# RECORDS FOR THIS TASK
↓↓↓

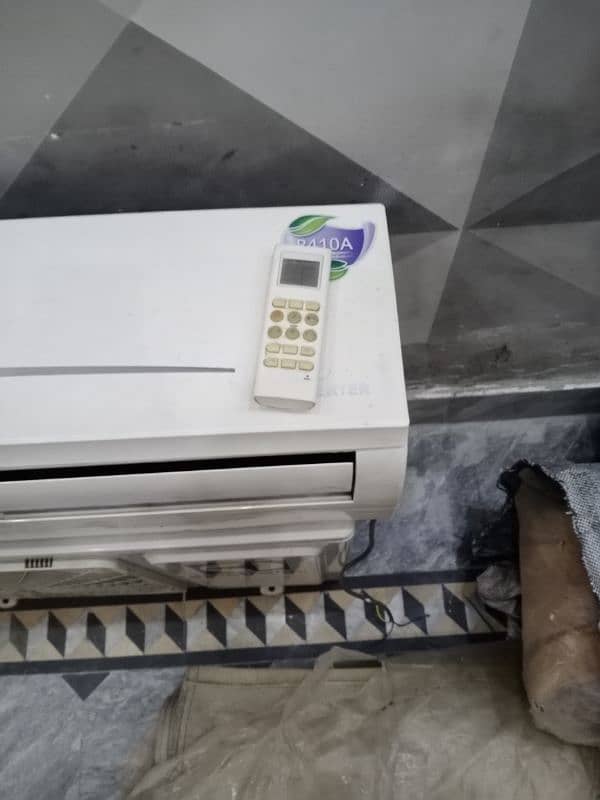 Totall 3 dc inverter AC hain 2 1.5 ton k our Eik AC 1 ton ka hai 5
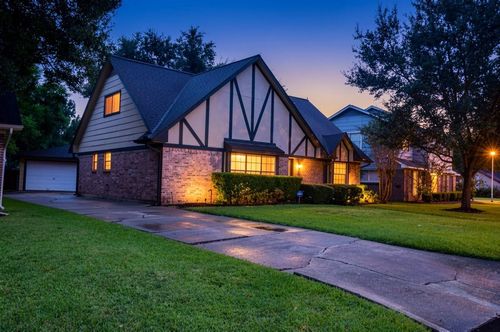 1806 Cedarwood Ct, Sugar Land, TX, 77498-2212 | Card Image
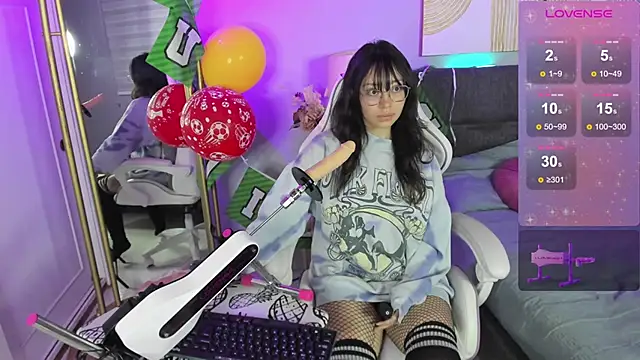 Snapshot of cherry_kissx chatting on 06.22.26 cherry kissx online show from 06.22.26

↑↑↑
↓↓↓

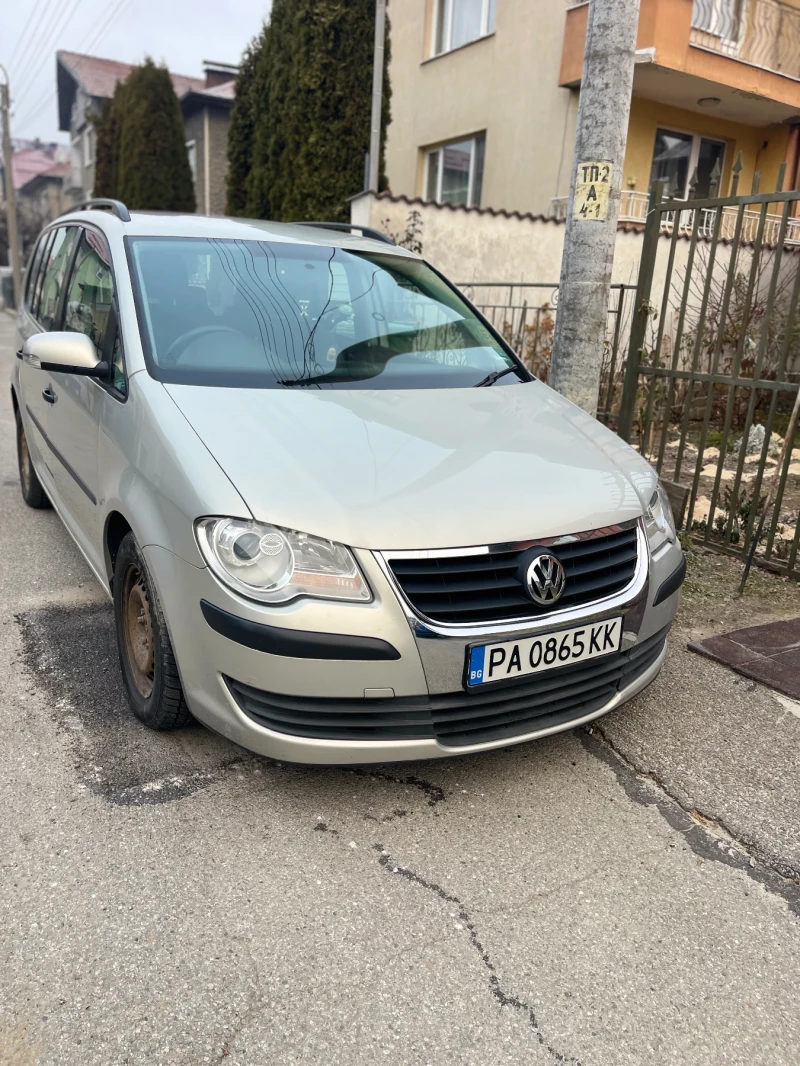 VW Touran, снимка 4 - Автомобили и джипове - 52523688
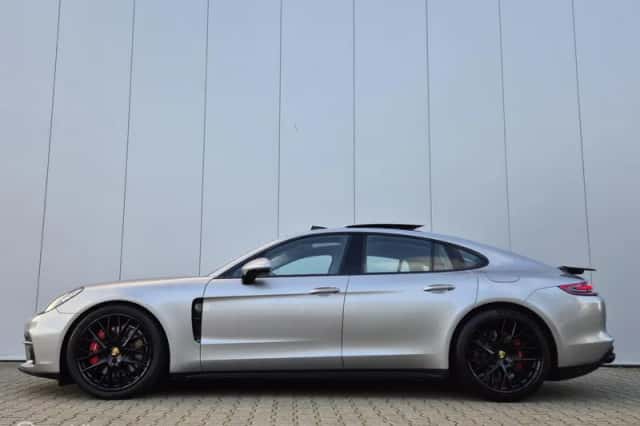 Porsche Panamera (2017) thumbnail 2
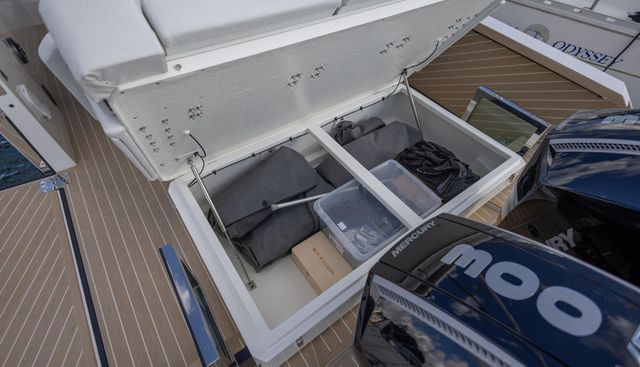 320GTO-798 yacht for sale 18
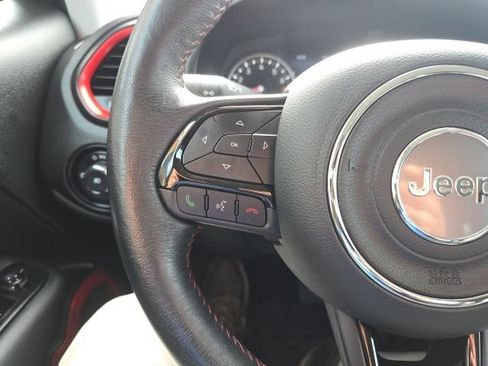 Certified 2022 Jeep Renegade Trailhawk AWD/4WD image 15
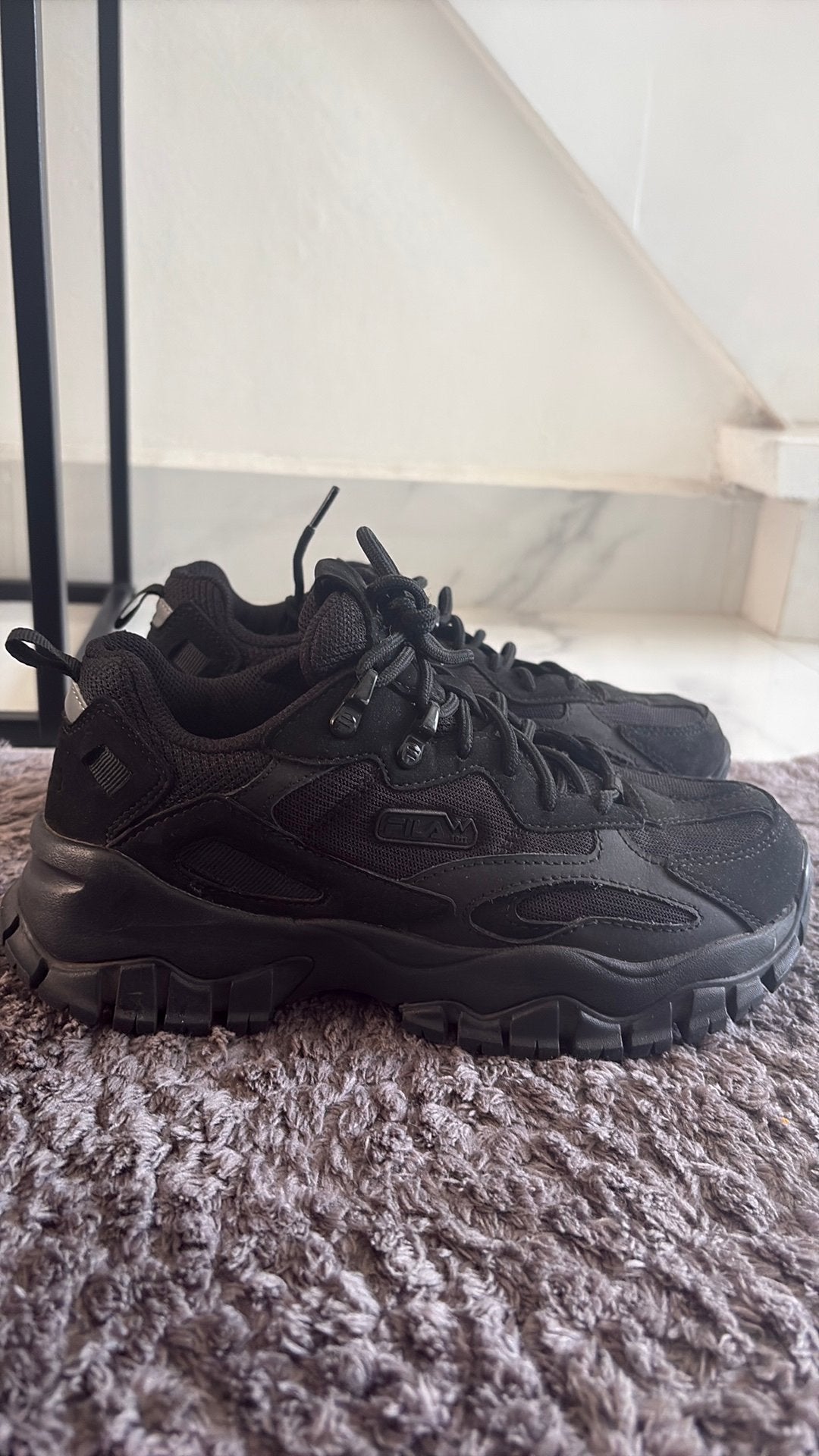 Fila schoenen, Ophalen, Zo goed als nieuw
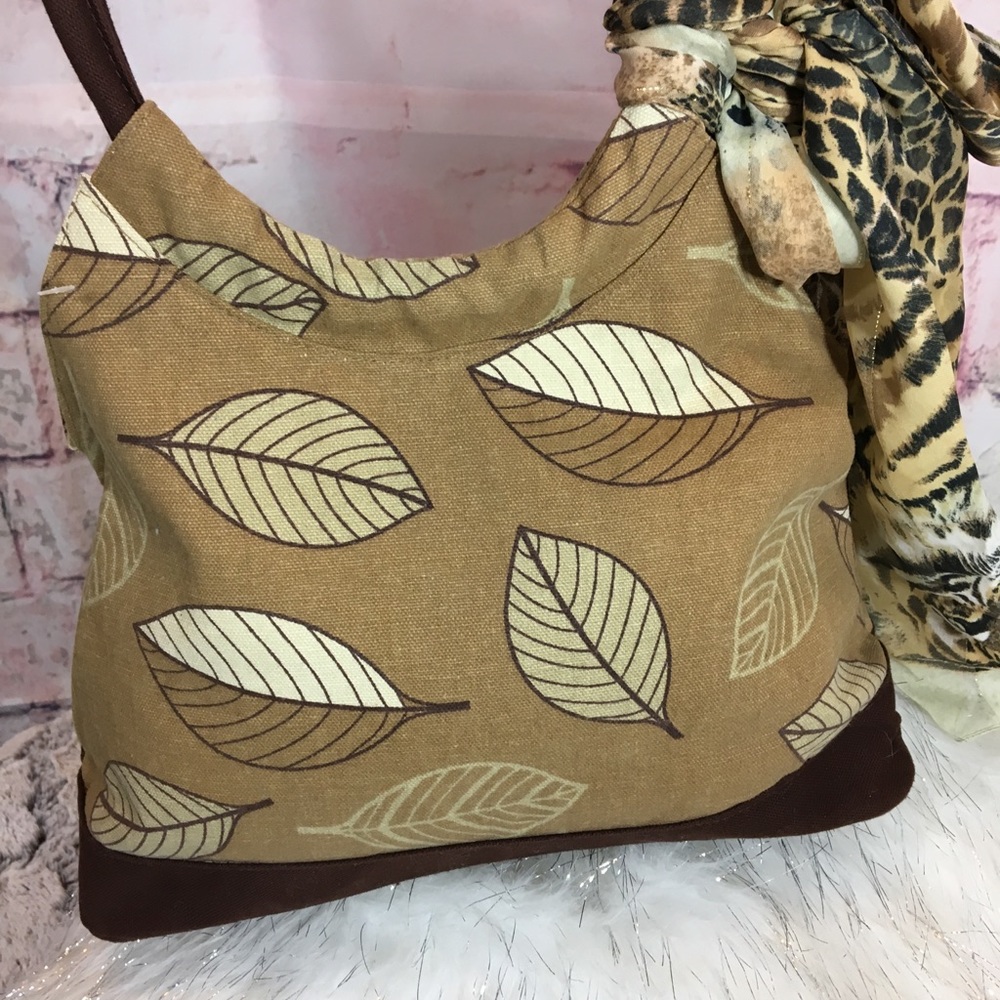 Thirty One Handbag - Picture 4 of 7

↑↑↑
↓↓↓

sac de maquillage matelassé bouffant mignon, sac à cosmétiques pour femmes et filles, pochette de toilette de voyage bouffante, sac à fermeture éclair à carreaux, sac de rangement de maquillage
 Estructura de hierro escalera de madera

↑↑↑

# BRIEF
Take the lines above starting at the one containing "Totall 3 dc" and ending at the one containing "Snapshot of cherry_kissx", and print them again exactly, without pictures.

# RESPONSE TO THIS TASK
 Totall 3 dc inverter AC hain 2 1.5 ton k our Eik AC 1 ton ka hai 5
 1806 Cedarwood Ct, Sugar Land, TX, 77498-2212 | Card Image
 Snapshot of cherry_kissx chatting on 06.22.26 cherry kissx online show from 06.22.26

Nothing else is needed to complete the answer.